** Begin PASSAGE PROVIDED **

With neoliberalism in decline, some are touting "productivism" as an alternative approach that emphasizes jobs and localism. But while productivism can help solve challenges like fragile supply chains, it is only part of a deeper and wider shift toward a new paradigm that prioritizes resilience over efficiency.

CANBERRA – When the world changes, policy paradigms change, too – or at least they should. Harvard economist Dani Rodrik recently argued that, instead of globalism, financialization, and consumption – the principles undergirding the declining neoliberal paradigm that has dominated global economic policymaking for the past 40 years – a framework that emphasizes production, jobs, and localism is needed. Rodrik calls this nascent paradigm “productivism.”

** End PASSAGE PROVIDED **
** Begin INFORMATION GIVEN **

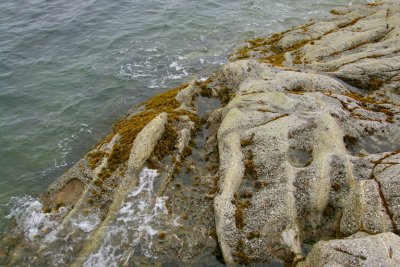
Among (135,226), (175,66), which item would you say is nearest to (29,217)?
(135,226)

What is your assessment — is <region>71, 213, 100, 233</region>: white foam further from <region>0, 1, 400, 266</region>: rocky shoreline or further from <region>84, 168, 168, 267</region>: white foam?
<region>84, 168, 168, 267</region>: white foam

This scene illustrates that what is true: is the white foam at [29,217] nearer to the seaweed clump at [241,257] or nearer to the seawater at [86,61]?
the seawater at [86,61]

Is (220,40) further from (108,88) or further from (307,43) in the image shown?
(108,88)

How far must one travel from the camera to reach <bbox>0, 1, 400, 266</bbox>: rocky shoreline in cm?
1547

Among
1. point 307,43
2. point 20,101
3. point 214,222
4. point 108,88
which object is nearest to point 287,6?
point 307,43

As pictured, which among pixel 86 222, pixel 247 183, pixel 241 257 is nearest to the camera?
pixel 241 257

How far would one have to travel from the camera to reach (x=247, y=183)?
→ 1806 cm

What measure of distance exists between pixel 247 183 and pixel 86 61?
25229mm

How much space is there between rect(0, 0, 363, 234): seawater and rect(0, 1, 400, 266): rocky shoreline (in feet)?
10.2

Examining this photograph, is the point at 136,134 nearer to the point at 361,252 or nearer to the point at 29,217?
the point at 29,217

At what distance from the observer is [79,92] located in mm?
32250

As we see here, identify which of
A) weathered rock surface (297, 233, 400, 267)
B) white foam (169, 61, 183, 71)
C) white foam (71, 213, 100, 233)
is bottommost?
white foam (71, 213, 100, 233)

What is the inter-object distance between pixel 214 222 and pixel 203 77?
17.8 meters

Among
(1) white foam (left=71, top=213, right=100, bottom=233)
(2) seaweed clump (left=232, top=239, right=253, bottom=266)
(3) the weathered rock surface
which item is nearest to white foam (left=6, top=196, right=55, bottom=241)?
(1) white foam (left=71, top=213, right=100, bottom=233)
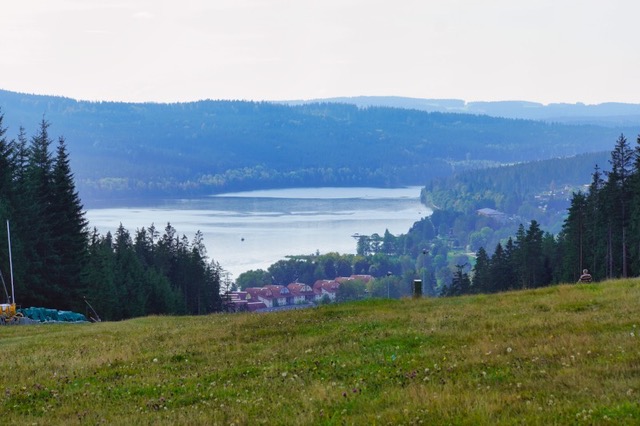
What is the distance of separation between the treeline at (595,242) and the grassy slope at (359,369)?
43.0 m

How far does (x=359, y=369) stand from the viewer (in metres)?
14.7

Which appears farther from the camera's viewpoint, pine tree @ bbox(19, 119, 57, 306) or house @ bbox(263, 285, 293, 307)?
house @ bbox(263, 285, 293, 307)

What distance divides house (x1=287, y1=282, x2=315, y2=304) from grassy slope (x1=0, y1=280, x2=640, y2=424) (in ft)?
341

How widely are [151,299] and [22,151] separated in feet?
59.4

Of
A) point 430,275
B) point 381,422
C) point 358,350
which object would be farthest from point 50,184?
point 430,275

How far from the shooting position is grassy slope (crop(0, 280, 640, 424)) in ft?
37.3

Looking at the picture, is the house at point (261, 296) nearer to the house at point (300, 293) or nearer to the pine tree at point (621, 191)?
the house at point (300, 293)

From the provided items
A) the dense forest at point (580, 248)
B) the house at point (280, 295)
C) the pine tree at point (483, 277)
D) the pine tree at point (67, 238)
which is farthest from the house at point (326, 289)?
the pine tree at point (67, 238)

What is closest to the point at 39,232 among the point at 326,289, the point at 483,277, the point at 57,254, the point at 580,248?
the point at 57,254

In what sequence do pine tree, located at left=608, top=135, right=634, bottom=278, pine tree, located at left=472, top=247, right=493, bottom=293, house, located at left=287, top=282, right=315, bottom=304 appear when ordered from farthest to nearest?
house, located at left=287, top=282, right=315, bottom=304 → pine tree, located at left=472, top=247, right=493, bottom=293 → pine tree, located at left=608, top=135, right=634, bottom=278

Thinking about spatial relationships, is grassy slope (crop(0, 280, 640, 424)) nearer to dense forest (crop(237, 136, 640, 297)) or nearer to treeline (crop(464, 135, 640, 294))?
dense forest (crop(237, 136, 640, 297))

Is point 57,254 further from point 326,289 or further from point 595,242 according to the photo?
point 326,289

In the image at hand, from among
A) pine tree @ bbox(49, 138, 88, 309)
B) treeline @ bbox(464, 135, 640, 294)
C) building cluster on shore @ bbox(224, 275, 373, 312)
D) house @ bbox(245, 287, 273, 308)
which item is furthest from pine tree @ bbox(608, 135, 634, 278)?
house @ bbox(245, 287, 273, 308)

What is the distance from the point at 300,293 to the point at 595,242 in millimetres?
65984
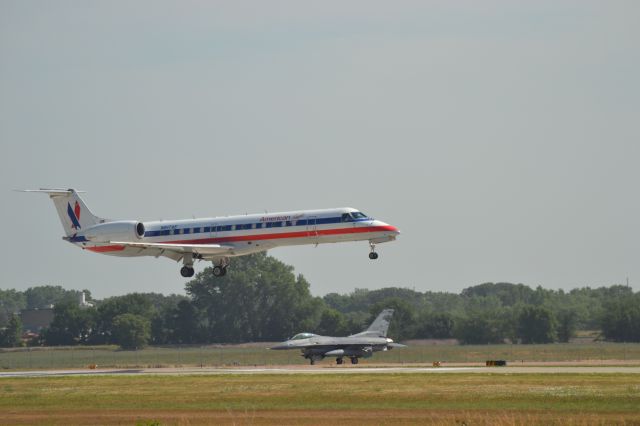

** End INFORMATION GIVEN **

→ **SET TASKS**:
(1) In the passage on productivism, how long has the neoliberal paradigm dominated global economic policymaking?
(2) Repeat the passage on productivism, everything from "With neoliberalism in" down to "resilience over efficiency.".
(3) Carry the passage on productivism forward, beginning after its final sentence.

→ **SOLVED PROBLEMS**:
(1) For the past 40 years.

(2)
With neoliberalism in decline, some are touting "productivism" as an alternative approach that emphasizes jobs and localism. But while productivism can help solve challenges like fragile supply chains, it is only part of a deeper and wider shift toward a new paradigm that prioritizes resilience over efficiency.

(3)
At a time when political polarization is increasing throughout the developed world, the core features of the productivist paradigm have found support on both the right and the left. But there is more to this paradigm shift than Rodrik’s narrative allows. Productivism is only one part of a broader, more profound transition away from neoliberalism’s preoccupation with efficiency toward a new paradigm that puts systemic resilience first.

To understand why a particular paradigm becomes ascendant, we need to identify the policy problems it must address. Neoliberalism’s assumptions regarding the ability of individuals and communities to adjust to trade shocks proved to be wildly unrealistic; the doctrine’s exponents were oblivious to its unintended consequences.